_Activity_
In the entries below, how many lines hold the string "annotators"? Answer with the number only.

Top of Source records

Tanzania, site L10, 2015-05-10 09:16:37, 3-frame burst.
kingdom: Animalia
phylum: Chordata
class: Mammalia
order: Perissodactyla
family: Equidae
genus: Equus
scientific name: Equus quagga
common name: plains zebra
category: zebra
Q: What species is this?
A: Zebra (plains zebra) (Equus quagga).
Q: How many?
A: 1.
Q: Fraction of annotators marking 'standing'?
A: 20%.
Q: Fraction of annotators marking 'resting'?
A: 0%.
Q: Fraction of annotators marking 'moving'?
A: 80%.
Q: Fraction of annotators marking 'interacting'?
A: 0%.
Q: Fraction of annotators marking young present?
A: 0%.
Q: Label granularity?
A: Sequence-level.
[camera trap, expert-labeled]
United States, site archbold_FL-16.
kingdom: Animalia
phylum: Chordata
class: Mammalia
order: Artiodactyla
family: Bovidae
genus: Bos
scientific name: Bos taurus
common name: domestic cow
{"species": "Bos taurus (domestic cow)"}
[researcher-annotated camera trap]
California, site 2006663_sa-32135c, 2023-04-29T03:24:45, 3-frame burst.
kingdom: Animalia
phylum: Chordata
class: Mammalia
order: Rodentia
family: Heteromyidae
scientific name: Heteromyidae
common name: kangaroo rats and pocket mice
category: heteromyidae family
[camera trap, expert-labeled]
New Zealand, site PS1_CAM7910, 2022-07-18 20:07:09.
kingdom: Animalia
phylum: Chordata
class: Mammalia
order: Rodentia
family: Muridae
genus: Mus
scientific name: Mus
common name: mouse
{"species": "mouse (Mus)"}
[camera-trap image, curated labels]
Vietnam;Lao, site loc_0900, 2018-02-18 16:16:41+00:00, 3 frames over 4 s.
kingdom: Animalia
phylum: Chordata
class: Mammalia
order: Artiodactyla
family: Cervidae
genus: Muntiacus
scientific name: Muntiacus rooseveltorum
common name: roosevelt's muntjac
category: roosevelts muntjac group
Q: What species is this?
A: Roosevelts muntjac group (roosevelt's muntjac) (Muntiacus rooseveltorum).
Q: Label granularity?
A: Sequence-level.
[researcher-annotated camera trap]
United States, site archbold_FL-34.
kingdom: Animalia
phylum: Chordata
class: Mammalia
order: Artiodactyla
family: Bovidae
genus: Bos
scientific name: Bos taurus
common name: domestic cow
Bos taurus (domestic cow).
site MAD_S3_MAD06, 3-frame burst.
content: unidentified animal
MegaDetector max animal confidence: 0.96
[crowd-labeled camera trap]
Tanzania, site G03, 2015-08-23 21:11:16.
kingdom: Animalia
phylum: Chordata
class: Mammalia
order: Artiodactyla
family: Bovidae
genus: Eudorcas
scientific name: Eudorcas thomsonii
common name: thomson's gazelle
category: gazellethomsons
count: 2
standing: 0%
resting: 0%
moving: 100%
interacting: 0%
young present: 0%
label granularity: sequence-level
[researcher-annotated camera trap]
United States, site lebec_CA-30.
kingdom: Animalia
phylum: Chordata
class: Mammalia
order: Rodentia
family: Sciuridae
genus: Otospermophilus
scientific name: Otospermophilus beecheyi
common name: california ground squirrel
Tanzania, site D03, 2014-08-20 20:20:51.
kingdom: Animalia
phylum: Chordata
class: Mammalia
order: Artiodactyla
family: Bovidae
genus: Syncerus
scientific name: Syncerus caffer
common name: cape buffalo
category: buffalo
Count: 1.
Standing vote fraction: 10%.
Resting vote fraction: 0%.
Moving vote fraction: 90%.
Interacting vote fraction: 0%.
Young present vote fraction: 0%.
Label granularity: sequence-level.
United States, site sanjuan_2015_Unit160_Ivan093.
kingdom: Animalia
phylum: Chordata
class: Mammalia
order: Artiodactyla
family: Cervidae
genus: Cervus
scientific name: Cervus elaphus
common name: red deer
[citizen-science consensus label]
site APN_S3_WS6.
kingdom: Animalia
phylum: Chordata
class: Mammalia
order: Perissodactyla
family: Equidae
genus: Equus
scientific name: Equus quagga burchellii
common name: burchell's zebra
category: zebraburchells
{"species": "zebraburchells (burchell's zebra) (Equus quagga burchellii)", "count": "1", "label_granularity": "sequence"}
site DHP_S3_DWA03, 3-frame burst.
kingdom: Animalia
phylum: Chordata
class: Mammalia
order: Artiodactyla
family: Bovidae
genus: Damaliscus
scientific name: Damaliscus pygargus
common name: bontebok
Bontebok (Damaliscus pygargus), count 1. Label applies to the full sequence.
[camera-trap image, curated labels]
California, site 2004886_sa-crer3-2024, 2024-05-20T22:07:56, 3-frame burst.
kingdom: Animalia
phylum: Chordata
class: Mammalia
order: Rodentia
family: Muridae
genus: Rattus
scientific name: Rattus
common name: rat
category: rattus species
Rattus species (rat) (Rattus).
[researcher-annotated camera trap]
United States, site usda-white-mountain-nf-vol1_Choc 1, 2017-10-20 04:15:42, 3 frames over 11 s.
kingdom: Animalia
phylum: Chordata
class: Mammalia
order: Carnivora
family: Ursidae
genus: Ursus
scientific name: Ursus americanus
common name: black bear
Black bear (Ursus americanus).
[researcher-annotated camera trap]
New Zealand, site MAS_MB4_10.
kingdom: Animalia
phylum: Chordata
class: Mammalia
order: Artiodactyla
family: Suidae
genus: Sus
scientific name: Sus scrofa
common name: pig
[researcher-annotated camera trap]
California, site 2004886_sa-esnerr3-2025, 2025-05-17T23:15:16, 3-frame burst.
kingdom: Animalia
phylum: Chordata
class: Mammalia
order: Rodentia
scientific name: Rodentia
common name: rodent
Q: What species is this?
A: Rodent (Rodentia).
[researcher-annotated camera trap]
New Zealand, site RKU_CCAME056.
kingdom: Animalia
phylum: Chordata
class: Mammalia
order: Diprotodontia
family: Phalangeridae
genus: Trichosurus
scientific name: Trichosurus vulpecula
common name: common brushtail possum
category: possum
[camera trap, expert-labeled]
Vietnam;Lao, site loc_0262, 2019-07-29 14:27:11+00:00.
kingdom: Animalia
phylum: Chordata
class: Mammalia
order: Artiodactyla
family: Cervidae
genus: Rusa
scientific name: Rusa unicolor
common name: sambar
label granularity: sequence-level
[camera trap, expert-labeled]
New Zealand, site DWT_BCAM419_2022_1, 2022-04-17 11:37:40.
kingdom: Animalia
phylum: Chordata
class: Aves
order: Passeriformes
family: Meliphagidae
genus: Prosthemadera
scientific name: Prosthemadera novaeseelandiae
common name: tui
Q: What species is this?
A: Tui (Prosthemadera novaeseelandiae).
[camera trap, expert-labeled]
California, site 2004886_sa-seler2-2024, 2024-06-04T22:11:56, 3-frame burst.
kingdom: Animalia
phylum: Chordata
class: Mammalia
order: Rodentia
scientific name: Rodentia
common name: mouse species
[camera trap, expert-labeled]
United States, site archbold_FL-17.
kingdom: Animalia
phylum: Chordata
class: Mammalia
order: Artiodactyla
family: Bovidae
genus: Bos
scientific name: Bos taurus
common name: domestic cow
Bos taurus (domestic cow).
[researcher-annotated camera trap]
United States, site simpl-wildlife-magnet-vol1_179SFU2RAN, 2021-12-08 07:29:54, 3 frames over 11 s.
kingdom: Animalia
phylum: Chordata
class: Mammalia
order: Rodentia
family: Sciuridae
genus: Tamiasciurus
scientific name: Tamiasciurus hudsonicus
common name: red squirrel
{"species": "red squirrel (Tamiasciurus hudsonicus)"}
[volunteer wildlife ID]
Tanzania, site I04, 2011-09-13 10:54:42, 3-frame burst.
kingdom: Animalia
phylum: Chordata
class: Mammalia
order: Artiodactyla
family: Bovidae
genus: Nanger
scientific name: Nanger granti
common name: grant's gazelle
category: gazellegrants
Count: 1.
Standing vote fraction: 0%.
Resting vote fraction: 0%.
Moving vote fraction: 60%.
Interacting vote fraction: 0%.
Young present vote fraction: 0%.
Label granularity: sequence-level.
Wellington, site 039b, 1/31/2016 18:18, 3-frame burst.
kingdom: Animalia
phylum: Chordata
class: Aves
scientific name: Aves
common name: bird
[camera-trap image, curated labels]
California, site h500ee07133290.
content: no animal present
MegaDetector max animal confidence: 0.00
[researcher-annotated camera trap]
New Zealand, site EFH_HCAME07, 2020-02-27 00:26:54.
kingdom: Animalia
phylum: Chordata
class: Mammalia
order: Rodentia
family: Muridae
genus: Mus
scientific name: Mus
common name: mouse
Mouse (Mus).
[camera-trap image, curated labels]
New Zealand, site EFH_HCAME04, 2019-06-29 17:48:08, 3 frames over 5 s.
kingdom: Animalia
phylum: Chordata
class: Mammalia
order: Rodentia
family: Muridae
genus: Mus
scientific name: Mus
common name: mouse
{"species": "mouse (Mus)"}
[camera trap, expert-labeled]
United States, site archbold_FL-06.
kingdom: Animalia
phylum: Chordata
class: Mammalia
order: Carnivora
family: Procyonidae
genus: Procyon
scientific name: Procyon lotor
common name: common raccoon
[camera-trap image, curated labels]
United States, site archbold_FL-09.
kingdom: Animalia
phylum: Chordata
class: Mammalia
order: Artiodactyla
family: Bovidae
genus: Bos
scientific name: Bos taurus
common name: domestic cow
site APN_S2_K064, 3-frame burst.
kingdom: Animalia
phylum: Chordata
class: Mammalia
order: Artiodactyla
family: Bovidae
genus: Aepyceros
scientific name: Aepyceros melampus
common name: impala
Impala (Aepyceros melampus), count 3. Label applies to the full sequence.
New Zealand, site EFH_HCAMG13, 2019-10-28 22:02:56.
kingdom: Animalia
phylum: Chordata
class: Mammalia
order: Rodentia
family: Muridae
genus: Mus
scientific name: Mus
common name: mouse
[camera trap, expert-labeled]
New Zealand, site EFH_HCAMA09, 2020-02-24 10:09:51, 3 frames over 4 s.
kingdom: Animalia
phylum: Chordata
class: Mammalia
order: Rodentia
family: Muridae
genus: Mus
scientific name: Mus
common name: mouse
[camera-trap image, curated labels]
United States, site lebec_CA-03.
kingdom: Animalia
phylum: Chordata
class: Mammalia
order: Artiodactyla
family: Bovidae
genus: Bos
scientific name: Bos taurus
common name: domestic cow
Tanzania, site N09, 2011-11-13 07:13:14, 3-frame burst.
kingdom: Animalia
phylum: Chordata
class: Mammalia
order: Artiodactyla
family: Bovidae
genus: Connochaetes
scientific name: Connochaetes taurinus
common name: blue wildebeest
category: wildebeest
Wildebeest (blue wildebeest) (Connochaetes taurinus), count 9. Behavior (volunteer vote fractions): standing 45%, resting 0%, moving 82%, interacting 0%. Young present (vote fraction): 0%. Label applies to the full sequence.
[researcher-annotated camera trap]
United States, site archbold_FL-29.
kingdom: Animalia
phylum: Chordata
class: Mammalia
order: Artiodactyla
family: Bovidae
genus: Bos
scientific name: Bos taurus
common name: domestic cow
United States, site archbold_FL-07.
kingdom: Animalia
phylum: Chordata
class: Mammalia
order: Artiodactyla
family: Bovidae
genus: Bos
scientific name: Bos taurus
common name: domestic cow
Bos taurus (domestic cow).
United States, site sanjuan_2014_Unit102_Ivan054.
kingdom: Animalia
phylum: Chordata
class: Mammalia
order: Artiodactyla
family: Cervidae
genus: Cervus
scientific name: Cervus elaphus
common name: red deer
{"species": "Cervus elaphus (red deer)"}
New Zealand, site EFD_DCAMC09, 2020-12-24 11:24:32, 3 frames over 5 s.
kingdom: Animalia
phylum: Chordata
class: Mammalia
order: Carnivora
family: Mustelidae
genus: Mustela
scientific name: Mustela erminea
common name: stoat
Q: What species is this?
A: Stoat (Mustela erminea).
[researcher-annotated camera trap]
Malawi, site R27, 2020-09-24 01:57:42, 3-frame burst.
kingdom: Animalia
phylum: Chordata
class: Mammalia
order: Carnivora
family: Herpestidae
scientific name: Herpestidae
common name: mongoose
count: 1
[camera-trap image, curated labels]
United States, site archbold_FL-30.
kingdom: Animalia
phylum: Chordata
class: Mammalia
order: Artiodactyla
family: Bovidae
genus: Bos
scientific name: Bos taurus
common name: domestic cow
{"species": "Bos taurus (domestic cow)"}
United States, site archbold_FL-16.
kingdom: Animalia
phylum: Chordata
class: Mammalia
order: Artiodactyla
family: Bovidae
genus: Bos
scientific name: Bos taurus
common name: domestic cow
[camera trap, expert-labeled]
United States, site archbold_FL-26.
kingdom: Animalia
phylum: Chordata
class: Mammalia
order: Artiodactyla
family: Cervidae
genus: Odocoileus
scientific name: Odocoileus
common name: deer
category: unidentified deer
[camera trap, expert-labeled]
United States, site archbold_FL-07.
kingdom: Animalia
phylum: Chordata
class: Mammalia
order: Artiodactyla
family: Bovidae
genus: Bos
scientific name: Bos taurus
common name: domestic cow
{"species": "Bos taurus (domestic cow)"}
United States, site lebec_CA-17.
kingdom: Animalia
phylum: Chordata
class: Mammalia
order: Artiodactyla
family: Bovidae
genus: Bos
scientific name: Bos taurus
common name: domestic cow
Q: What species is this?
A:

Bottom of Source records

_Answer box_
5